Understanding Tensorflow's tensors shape: static and dynamic


Describing computational graphs is just a matter of connecting nodes correctly. Connecting nodes seems a trivial operation, but it hides some difficulties related to the shape of tensors. This article will guide you through the concept of tensor’s shape in both its variants: static and dynamic.

Tensors: the basic

Every tensor has a name, a type, a rank and a shape.

  • The name uniquely identifies the tensor in the computational graphs (for a complete understanding of the importance of the tensor name and how the full name of a tensor is defined, I suggest the reading of the article Understanding Tensorflow using Go).
  • The type is the data type of the tensor, e.g.: a tf.float32, a tf.int64, a tf.string, …
  • The rank, in the Tensorflow world (that’s different from the mathematics world), is just the number of dimension of a tensor, e.g.: a scalar has rank 0, a vector has rank 1, …
  • The shape is the number of elements in each dimension, e.g.: a scalar has a rank 0 and an empty shape (), a vector has rank 1 and a shape of (D0), a matrix has rank 2 and a shape of (D0, D1) and so on.

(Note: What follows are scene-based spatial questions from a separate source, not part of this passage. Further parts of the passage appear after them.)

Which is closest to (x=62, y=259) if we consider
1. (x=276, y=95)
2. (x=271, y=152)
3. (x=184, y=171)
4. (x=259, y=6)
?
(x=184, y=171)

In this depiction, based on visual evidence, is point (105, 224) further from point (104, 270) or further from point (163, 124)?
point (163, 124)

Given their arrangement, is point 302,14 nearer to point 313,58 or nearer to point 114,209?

So you might wonder: what’s difficult about the shape of a tensor? It just looks easy, is the number of elements in each dimension, hence we can have a shape of () and be sure to work with a scalar, a shape of (10) and be sure to work with a vector of size 10, a shape of (10,2) and be sure to work with a matrix with 10 rows and 2 columns. Where’s the difficulty?

Tensor’s shape

The difficulties (and the cool stuff) arises when we dive deep into the Tensorflow peculiarities, and we find out that there’s no constraint about the definition of the shape of a tensor. Tensorflow, in fact, allows us to represent the shape of a Tensor in 3 different ways:

  1. Fully-known shape: that are exactly the examples described above, in which we know the rank and the size for each dimension.
  2. Partially-known shape: in this case, we know the rank, but we have an unknown size for one or more dimension (everyone that has trained a model in batch is aware of this, when we define the input we just specify the feature vector shape, letting the batch dimension set to None, e.g.: (None, 28, 28, 1).
  3. Unknown shape and known rank: in this case we know the rank of the tensor, but we don’t know any of the dimension value, e.g.: (None, None, None).
  4. Unknown shape and rank: this is the toughest case, in which we know nothing about the tensor; the rank nor the value of any dimension.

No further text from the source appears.